THE TASK
Pick up the article on iPhone camera processing after its last sentence and carry it forward.

PROVIDED TEXT
· · ·

You can easily bypass those features by using a third-party app such as Halide or Camera+, which can shoot using manual controls and save the images in JPEG or raw format. Some of the apps’ features can take advantage of the iPhone’s native image processing, but you’re not required to use them. The only manual control not available is aperture because each compact iPhone lens has a fixed aperture value.
That fixed aperture is also why the iPhone includes Portrait Mode, which detects the subject and artificially blurs the background to simulate the soft background depth of field effect created by shooting with a bright lens at f/1.8 or wider. The small optics can’t replicate it, so Apple (and other smartphone developers) turned to software to create the effect. The first implementations of Portrait Mode often showed noticeable artifacts, the technology has improved in the last half-decade to the point where it’s not always apparent the mode was used.
But, again, it’s the photographer’s choice whether to use it. Portrait Mode is just another tool. If you don’t like the look of Portrait Mode, you can switch to a DSLR or mirrorless camera with a decent lens.
Algorithmic Choices
More apt is the notion that the iPhone’s processing creates a specific look, identifying it as an iPhone shot. Some images can appear to have exaggerated dynamic range, but that’s nothing like the early exposure blending processing that created HDR (high dynamic range) photos where no shadow was left un-brightened.
Each system has its own look. Apple’s processing, to my eye, tends to be more naturalistic, retaining darks while avoiding blown-out areas in scenes that would otherwise be tricky for a DSLR. Google’s processing tends to lean more toward exposing the entire scene with plenty of light. These are choices made by the companies’ engineers when applying the algorithms that dictate how the images are developed.
The same applies to traditional camera manufacturers: Fujifilm, Canon, Nikon, Sony cameras all have their own “JPEG look”, which are often the reason photographers choose a particular system. In fact, Chayka acknowledges this when reminiscing over “…the pristine Leica camera photo shot with a fixed lens, or the Polaroid instant snapshot with its spotty exposure.”

· · ·

PROVIDED RECORDS
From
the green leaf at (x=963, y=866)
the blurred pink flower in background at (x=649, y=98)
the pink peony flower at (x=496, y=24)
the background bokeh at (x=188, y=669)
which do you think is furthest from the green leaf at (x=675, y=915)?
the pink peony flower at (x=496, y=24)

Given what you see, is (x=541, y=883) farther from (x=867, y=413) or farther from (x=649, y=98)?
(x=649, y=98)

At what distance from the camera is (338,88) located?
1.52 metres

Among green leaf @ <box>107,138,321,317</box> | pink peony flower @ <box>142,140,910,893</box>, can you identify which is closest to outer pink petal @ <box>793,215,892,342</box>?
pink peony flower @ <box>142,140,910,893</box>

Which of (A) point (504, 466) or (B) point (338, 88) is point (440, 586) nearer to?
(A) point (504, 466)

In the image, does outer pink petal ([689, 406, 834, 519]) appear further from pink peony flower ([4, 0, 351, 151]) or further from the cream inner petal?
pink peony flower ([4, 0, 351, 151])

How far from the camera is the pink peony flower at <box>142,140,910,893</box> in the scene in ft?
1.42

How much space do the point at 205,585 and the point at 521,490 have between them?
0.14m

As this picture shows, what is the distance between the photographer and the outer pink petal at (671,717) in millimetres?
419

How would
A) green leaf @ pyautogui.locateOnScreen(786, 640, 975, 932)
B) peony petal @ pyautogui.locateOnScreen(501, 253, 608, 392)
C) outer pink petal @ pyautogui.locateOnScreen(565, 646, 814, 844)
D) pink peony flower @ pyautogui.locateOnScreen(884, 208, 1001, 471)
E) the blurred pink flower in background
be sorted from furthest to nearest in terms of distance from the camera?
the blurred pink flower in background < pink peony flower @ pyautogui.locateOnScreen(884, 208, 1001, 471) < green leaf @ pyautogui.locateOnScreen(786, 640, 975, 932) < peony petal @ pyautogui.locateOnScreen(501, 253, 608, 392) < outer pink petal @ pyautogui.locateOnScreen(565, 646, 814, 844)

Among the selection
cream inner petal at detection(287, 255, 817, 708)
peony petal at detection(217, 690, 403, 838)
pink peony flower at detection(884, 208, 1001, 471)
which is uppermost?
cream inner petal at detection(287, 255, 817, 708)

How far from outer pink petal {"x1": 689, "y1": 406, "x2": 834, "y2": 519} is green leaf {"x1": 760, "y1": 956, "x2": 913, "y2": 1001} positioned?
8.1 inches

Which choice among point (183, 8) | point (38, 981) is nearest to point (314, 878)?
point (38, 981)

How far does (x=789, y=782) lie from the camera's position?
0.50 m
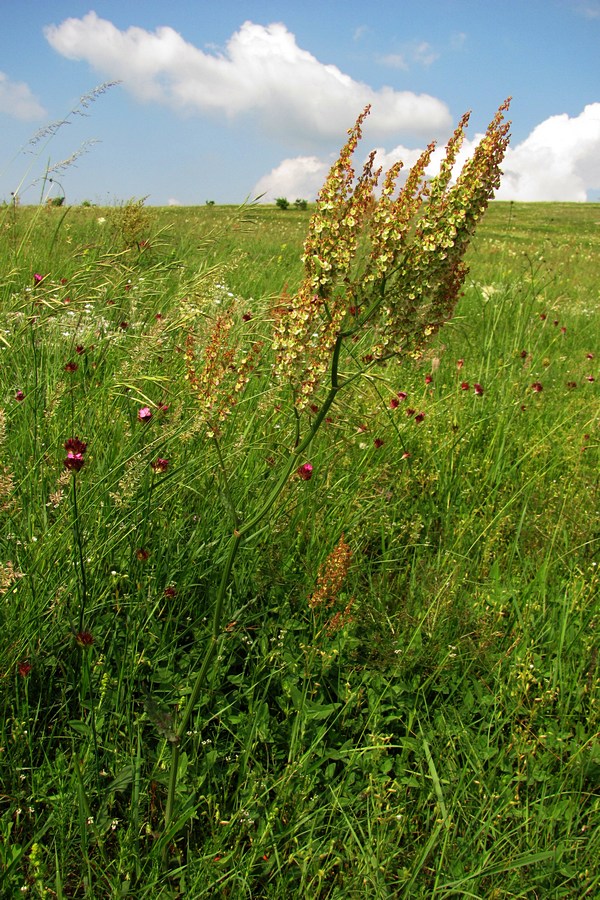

· · ·

EXPECTED OUTPUT
The article really wants to cast the iPhone’s image quality as some unnatural synthetic version of reality, photographs that “…are coldly crisp and vaguely inhuman, caught in the uncanny valley where creative expression meets machine learning.” That’s a lovely turn of phrase, but it comes at the end of talking about the iPhone’s Photographic Styles feature that’s designed to give the photographer more control over the processing. If you prefer images to be warmer, you can choose to increase the warmth and choose that style when shooting.
It’s also amusing that the person mentioned at the beginning of the article didn’t like how the iPhone 12 Pro rendered photos, so “Lately she’s taken to carrying a Pixel, from Google’s line of smartphones, for the sole purpose of taking pictures.”
The Pixel employs the same types of computational photography as the iPhone. Presumably, this person prefers the look of the Pixel over the iPhone, which is completely valid. It’s their choice.
Choosing with the Masses
I think the larger issue with the iPhone is that most owners don’t know they have a choice to use anything other than Apple’s Camera app. The path to using the default option is designed to be smooth; in addition to prominent placement on the home screen, you can launch it directly from an icon on the lock screen or just swipe from right to left when the phone is locked. The act of taking a photo is literally “point and shoot.”
More important, for millions of people, the photos it creates are exactly what they’re looking for. The iPhone creates images that capture important moments or silly snapshots or any of the unlimited types of scenes that people pull out their phones to record. And computational photography makes a higher number of those images decent.
Of course not every shot is going to be “good,” but that applies to every camera. We choose which tools to use for our photography, and that includes computational photography as much as cameras, lenses, and capture settings.